***** Quoted passage

Readit News logoReadit News
tmvphil commented on Show HN: Project management system for Claude Code   github.com/automazeio/ccp... · Posted by u/aroussi
aroussi · 4 days ago
OP here. I wouldn't necessarily call it a waterfall, but it's definitely systemized. The main idea was to remove the vibe from vibe coding and use the AI as a tool rather than as the developer itself. By starting off with knowing exactly what we want to develop on a high(ish) level (= PRD), we can then create an implementation plan (epic) and break it down into action items (tasks/issues).

One of the benefits of using AI is that these processes, which I personally never followed in the pre-AI era, are now easy and frictionless to implement.

tmvphil · 4 days ago
I think for me personally, such a linear breakdown of the design process doesn't work. I might write down "I want to do X, which I think can be accomplished with design Y, which can be broken down into tasks A, B, and C" but after implementing A I realize I actually want X' or need to evolve the design to Y' or that a better next task is actually D which I didn't think of before.
tmvphil commented on Show HN: Project management system for Claude Code   github.com/automazeio/ccp... · Posted by u/aroussi
jcmontx · 4 days ago
Waterfall is what works for most consulting businesses. Clients like the buzz of agile but they won't budge on scope, budget or timeframe. You end up being forced to do waterfall.
tmvphil · 4 days ago
Waterfall might be what you need when dealing with external human clients, but why would you voluntarily impose it on yourself in miniature?

**********

## Instructions for the task
Write out the part of the comment thread on the Claude Code project management system starting with "Readit News logoReadit" and going on through "frictionless to implement.". The material that comes next has no connection to the comment thread.

***** Study material

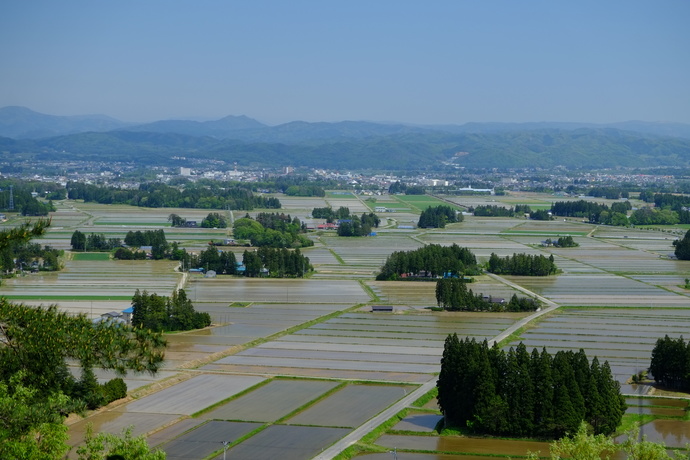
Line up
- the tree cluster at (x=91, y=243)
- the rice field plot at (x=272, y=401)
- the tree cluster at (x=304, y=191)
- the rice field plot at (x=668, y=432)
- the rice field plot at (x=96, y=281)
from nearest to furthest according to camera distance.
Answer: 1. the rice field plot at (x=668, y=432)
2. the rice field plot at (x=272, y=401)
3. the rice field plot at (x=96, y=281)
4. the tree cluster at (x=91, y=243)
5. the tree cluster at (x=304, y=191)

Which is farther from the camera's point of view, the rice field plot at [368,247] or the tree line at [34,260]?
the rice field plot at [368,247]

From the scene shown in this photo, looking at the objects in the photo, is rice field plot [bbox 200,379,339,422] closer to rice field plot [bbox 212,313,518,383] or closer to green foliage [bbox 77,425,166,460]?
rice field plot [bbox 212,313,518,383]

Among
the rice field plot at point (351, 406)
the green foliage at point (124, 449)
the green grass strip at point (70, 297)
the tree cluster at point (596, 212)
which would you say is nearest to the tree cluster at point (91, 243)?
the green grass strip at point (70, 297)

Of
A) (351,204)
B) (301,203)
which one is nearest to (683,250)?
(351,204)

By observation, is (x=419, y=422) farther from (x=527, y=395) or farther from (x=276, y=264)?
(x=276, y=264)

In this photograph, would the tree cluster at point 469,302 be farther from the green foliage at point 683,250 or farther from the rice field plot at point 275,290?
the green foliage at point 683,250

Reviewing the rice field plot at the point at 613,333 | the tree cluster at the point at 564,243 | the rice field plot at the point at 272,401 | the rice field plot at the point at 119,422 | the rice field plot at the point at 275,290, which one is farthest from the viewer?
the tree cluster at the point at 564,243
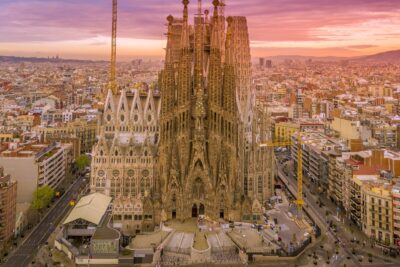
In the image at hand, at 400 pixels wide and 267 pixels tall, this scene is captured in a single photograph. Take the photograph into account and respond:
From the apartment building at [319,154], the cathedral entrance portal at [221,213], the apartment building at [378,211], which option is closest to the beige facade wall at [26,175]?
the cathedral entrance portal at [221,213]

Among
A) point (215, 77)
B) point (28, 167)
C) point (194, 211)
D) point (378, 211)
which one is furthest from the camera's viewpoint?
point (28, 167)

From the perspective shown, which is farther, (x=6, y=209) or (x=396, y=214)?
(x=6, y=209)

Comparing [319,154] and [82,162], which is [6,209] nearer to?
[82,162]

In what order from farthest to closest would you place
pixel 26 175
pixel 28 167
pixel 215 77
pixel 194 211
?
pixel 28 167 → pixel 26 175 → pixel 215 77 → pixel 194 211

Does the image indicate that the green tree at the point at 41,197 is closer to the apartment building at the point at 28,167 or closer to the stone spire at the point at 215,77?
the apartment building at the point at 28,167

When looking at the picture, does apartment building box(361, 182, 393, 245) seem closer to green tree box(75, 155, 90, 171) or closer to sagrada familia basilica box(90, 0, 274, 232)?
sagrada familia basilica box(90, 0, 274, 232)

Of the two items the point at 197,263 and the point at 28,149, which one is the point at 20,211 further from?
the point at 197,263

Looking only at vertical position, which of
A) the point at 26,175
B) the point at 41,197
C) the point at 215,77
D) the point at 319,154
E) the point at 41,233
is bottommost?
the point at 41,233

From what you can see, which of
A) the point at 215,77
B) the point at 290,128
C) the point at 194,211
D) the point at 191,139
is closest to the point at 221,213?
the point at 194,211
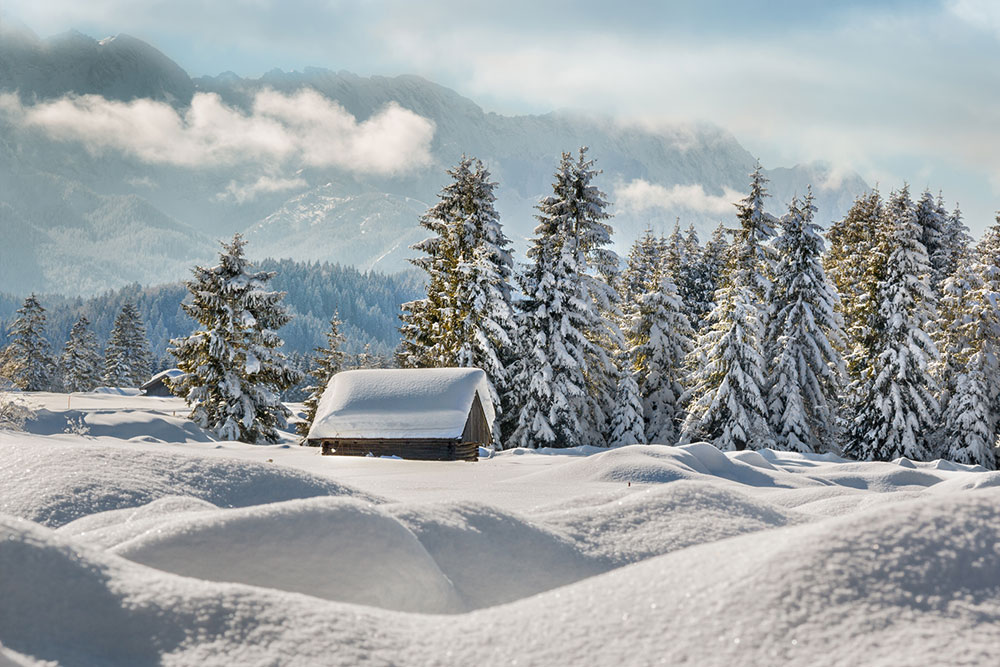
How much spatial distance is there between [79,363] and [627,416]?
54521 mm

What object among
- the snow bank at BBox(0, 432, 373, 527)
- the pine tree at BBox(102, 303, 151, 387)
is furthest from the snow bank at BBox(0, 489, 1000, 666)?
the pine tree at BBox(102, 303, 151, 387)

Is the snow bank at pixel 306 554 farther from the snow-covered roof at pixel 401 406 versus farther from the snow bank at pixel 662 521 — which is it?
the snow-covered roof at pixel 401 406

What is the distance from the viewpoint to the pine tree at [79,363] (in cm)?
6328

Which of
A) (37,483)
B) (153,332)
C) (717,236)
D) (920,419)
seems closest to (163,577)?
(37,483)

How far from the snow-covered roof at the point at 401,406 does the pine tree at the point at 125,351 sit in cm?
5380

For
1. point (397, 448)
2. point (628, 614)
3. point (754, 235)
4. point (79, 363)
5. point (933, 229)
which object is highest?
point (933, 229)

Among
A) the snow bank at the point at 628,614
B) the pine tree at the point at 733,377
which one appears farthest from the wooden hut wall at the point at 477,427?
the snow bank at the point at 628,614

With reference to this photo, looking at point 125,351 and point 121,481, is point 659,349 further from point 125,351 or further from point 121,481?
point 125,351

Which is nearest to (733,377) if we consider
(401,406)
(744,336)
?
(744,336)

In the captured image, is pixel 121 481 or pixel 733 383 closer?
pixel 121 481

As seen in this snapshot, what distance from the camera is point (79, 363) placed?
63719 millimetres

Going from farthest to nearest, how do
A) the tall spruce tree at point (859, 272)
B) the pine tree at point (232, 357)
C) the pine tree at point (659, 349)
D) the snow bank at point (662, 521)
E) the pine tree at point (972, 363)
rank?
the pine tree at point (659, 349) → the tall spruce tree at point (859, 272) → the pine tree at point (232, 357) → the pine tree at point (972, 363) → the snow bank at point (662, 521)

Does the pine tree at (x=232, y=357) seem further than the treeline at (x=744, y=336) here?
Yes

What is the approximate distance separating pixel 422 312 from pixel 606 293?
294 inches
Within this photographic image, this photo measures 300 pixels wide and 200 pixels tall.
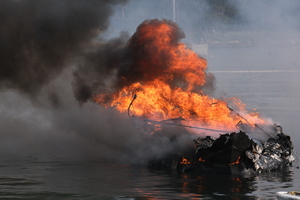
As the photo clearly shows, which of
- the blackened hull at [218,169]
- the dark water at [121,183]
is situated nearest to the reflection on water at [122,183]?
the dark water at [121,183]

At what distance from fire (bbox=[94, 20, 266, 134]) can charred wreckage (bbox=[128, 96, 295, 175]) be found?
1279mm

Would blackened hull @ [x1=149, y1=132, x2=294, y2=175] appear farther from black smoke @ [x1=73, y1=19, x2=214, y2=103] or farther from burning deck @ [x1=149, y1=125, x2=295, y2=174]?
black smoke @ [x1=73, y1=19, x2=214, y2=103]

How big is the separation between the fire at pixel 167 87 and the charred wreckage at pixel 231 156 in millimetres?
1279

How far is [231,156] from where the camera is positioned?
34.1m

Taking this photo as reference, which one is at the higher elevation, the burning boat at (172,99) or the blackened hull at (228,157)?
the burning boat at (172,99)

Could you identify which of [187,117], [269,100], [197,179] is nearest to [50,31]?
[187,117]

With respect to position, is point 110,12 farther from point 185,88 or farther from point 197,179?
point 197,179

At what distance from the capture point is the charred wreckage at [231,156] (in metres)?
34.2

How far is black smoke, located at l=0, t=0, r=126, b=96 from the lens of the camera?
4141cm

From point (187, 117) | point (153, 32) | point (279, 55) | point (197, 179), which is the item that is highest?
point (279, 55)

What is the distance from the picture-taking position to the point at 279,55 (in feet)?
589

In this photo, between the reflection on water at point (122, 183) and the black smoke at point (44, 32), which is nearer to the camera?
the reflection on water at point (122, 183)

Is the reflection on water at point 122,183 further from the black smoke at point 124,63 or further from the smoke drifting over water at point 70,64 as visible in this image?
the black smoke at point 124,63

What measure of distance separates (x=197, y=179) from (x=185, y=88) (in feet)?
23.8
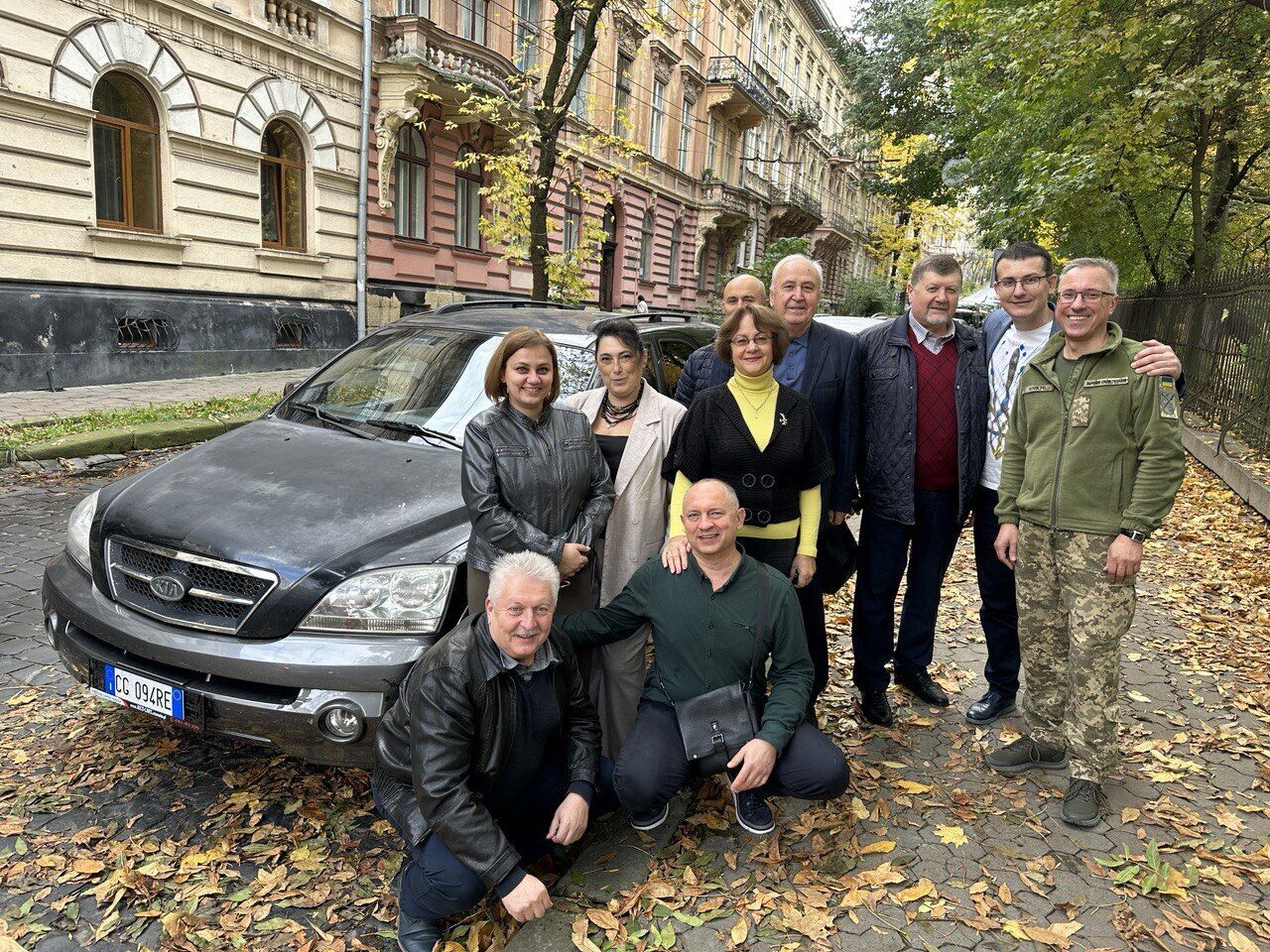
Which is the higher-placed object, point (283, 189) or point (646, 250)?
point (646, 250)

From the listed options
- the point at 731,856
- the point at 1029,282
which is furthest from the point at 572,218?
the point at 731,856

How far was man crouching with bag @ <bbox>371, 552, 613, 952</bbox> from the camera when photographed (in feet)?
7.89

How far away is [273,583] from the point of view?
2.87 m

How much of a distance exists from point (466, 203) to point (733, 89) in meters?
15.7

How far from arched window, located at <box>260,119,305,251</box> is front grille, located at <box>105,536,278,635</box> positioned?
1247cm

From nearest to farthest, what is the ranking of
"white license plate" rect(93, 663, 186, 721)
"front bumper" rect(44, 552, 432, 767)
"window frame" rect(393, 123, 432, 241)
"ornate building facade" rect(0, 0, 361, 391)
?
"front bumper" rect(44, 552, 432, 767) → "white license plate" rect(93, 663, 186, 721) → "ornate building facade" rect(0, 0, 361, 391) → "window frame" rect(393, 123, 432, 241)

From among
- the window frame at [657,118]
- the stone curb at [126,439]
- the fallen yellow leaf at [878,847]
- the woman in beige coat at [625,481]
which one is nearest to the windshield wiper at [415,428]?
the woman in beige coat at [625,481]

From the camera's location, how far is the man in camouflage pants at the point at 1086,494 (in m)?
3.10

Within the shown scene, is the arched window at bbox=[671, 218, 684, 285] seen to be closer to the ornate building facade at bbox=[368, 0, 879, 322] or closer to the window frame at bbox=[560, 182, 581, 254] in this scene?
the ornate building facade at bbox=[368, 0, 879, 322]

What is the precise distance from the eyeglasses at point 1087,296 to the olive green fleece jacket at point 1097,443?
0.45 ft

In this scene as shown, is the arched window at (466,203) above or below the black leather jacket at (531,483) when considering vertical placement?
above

**********

## The answer
Readit News logoReadit News
tmvphil commented on Show HN: Project management system for Claude Code   github.com/automazeio/ccp... · Posted by u/aroussi
aroussi · 4 days ago
OP here. I wouldn't necessarily call it a waterfall, but it's definitely systemized. The main idea was to remove the vibe from vibe coding and use the AI as a tool rather than as the developer itself. By starting off with knowing exactly what we want to develop on a high(ish) level (= PRD), we can then create an implementation plan (epic) and break it down into action items (tasks/issues).

One of the benefits of using AI is that these processes, which I personally never followed in the pre-AI era, are now easy and frictionless to implement.